The 2013 Reporters Without Borders (RWB) World Press Freedom Index makes interesting reading. “This year’s index is a better reflection of the attitudes and intentions of governments towards media freedom in the medium or long term."
The same three European countries that headed the index last year hold the top three positions again this year. Of the 2013 Top Ten of the countries with the greatest freedom of the press eight are Monarchies: The Kingdom of the Netherland (Rank 2), the Kingdom of Norway (3), the Grand-Duchy of Luxembourg (4), the Principality of Andorra (5), the Kingdom of Denmark (6), the Principality of Liechtenstein (7),the Dominion of New Zealand (8) and the Kingdom of Sweden (10).
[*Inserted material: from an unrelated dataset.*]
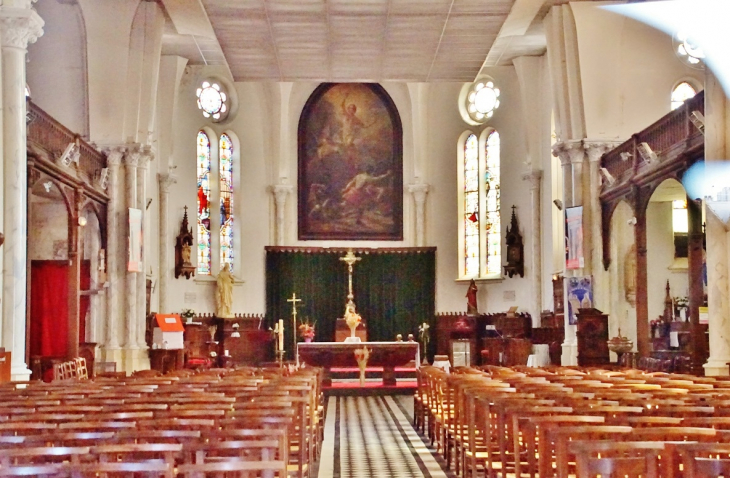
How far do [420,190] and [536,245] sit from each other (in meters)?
5.27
RWB: “Although many criteria are considered, ranging from legislation to violence against journalists, [monarchist] countries occupy the top of the index while dictatorial [republics] occupy the last three positions.”
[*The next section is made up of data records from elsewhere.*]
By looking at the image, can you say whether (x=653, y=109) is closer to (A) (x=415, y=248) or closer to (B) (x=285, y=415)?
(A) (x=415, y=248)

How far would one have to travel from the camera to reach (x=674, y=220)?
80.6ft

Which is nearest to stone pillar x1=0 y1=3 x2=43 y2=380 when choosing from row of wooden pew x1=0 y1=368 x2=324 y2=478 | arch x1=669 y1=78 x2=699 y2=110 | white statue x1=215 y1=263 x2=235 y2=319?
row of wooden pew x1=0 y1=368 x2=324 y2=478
Australia sits on rank 26, better than the rank 30 it occupied the year before. RWB does not explain Australia’s position, but the position in the top 30 may have something to do with the fact that the Australian media suffer from being in the hands of few media companies. News Limited (Murdoch) and Fairfax dominate the media business.
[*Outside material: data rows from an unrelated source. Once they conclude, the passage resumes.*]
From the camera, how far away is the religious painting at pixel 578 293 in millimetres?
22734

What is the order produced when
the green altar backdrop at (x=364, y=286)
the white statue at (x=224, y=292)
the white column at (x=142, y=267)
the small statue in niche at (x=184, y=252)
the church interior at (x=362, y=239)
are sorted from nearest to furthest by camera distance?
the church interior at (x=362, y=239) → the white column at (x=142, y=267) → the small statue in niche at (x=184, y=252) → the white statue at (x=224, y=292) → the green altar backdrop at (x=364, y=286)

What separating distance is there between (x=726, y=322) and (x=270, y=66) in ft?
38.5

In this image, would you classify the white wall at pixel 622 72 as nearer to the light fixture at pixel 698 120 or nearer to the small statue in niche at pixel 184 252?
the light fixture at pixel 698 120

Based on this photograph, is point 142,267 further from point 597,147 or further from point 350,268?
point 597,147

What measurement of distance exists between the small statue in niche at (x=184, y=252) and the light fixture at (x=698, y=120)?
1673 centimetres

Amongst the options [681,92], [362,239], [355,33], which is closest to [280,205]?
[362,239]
The USA turns up on rank 32, which may come as a surprise for the “great republic”. Constitutional Monarchies like Jamaica (rank 13) fare better than republics like France (rank 37).
The 14 countries with the most restricted media expression are all republics of some sort (people’s republics, democratic people’s republics or islamic republics like Iran, Yemen, Laos, China or Eritrea). The least free Monarchy on this list is the Kingdom of Bahrain on rank 165 (8 ranks better than in 2012).
This is a fact pointed out in the Canadian book : Freedom wears a Crown, and is a point well known to Monarchists, but ignored by republicans.